(What to do):
Copy word for word the stretch of the records below from the line containing "What is the" through the line containing "Answer: the green", and give nothing else.

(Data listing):
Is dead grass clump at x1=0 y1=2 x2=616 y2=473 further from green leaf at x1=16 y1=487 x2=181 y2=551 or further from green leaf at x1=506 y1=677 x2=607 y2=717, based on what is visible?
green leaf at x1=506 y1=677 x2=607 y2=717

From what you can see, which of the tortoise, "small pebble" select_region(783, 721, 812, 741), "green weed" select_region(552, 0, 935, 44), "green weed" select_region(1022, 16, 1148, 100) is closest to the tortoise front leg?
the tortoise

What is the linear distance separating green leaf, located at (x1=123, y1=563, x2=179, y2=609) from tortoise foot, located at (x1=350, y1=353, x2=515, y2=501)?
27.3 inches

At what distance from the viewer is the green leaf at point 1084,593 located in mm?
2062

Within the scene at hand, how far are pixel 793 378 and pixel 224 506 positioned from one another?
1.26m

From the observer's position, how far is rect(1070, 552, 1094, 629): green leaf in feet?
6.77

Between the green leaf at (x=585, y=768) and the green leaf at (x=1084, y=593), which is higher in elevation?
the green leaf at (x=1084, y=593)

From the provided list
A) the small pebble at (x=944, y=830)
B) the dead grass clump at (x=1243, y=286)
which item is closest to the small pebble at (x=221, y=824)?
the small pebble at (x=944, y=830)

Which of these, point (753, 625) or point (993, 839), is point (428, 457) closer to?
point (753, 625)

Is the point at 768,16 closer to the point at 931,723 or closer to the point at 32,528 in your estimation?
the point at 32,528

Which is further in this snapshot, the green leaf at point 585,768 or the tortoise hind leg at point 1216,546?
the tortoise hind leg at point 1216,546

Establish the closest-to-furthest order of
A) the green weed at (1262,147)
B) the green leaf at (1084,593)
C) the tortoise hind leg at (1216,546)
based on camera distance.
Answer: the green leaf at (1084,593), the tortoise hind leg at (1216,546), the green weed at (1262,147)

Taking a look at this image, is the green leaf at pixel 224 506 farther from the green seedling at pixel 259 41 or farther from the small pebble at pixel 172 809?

(Output for this task):
What is the linear distance separating green leaf, located at (x1=123, y1=563, x2=179, y2=609) from tortoise foot, located at (x1=350, y1=353, x2=515, y2=501)?
27.3 inches

At what distance from the viewer is the green leaf at point 1084,593 located in mm?
2062

Within the scene at hand, how far are pixel 793 378 and pixel 224 506 positioned from one another?
1.26m

From the observer's position, how far is rect(1070, 552, 1094, 629): green leaf in feet?
6.77

Between the green leaf at (x=585, y=768) and the green leaf at (x=1084, y=593), which is higher in elevation?
the green leaf at (x=1084, y=593)

From the provided list
A) the small pebble at (x=944, y=830)
B) the dead grass clump at (x=1243, y=286)
which item is closest to the small pebble at (x=221, y=824)?
the small pebble at (x=944, y=830)

Which of these, point (753, 625) or point (993, 839), is point (428, 457) closer to?
point (753, 625)

Is the point at 768,16 closer to the point at 931,723 or closer to the point at 32,528 in your estimation?
the point at 32,528

Which is further in this snapshot, the green leaf at point 585,768 or the tortoise hind leg at point 1216,546?
the tortoise hind leg at point 1216,546

Establish the closest-to-furthest order of
A) the green weed at (1262,147)
B) the green leaf at (1084,593)
C) the tortoise hind leg at (1216,546)
based on camera distance.
Answer: the green leaf at (1084,593), the tortoise hind leg at (1216,546), the green weed at (1262,147)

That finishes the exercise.